* SOAL TUGAS 1: Hitung jumlah baris dalam entri di bawah yang memuat kata "matching". Tuliskan angkanya saja.

─── TEKS SUMBER ───

Perburuhan di Indonesia dan Aspek Politiknya: Pendahuluan
Dunia
perburuhan di Indonesia memiliki sejarah dan perjuangannya yang penjang dalam
hal hubungan industrial, maupun ketika buruh itu sendiri berhadapan secara
langsung dengan pemilik modal. Buruh sering kali ada di posisi yang didominasi
dan menjadi sapi perahan dalam kehiduapn indstri dan pembangunan negara. Maka
tidak mengherankan jika Presiden Soekarno dengan bernada Marxis pernah
mengatakan bahwa ada semacam kontradiksi antagonis antara buruh dan modal. Di
masa itu—sebelum kemerdekaan hingga masa demokrasi terpimpin—buruh adalah salah
satu kekuatan penting dalam memperjuangkan hak politik rakyat Indonesia sekaligus
aktif (positif dan negatif) dalam mengisi kemerdekaan yang telah diraih. Ingat
bagaimana kelompok buruh ini pernah mendalangi pemberontakan terhadap
pemerintah ketika masih kental afiliasinya dengan PKI maupun ketika buruh mulai
menampakan dirinya dalam sebuah political
union.

───

* SOAL TUGAS 2: Tolong tuliskan kembali seluruh teks tentang perburuhan di Indonesia di atas tanpa mengubah apa pun.

─── KUMPULAN ENTRI ───

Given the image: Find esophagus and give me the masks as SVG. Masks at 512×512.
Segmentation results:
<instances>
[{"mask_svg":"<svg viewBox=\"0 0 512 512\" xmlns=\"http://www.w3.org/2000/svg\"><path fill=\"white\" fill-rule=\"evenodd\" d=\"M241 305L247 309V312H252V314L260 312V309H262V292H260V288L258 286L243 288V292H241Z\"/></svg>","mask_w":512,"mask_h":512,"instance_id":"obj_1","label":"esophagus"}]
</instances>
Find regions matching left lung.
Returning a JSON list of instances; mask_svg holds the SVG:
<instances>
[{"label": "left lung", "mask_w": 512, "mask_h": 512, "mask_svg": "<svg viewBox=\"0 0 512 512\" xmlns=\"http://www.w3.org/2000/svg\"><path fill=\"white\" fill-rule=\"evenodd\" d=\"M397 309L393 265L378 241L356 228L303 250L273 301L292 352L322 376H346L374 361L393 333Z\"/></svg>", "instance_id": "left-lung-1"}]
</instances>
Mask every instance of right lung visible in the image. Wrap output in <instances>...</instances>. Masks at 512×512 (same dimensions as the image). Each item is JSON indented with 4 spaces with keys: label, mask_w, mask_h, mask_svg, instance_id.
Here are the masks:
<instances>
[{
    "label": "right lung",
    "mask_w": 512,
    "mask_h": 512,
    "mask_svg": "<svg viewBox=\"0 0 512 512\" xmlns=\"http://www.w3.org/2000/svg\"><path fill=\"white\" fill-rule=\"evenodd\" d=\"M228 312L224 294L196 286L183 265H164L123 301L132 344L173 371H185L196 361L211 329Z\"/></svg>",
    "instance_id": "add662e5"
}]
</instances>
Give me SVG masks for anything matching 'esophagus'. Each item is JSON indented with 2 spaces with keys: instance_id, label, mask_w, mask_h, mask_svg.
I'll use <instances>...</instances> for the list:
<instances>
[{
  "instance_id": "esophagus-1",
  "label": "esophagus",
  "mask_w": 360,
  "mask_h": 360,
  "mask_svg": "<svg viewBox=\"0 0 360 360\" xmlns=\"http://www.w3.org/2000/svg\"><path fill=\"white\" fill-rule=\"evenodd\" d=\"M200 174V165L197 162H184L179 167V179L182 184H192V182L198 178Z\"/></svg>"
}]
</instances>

───

* HASIL TUGAS 1: 2

* HASIL TUGAS 2:
Perburuhan di Indonesia dan Aspek Politiknya: Pendahuluan
Dunia
perburuhan di Indonesia memiliki sejarah dan perjuangannya yang penjang dalam
hal hubungan industrial, maupun ketika buruh itu sendiri berhadapan secara
langsung dengan pemilik modal. Buruh sering kali ada di posisi yang didominasi
dan menjadi sapi perahan dalam kehiduapn indstri dan pembangunan negara. Maka
tidak mengherankan jika Presiden Soekarno dengan bernada Marxis pernah
mengatakan bahwa ada semacam kontradiksi antagonis antara buruh dan modal. Di
masa itu—sebelum kemerdekaan hingga masa demokrasi terpimpin—buruh adalah salah
satu kekuatan penting dalam memperjuangkan hak politik rakyat Indonesia sekaligus
aktif (positif dan negatif) dalam mengisi kemerdekaan yang telah diraih. Ingat
bagaimana kelompok buruh ini pernah mendalangi pemberontakan terhadap
pemerintah ketika masih kental afiliasinya dengan PKI maupun ketika buruh mulai
menampakan dirinya dalam sebuah political
union.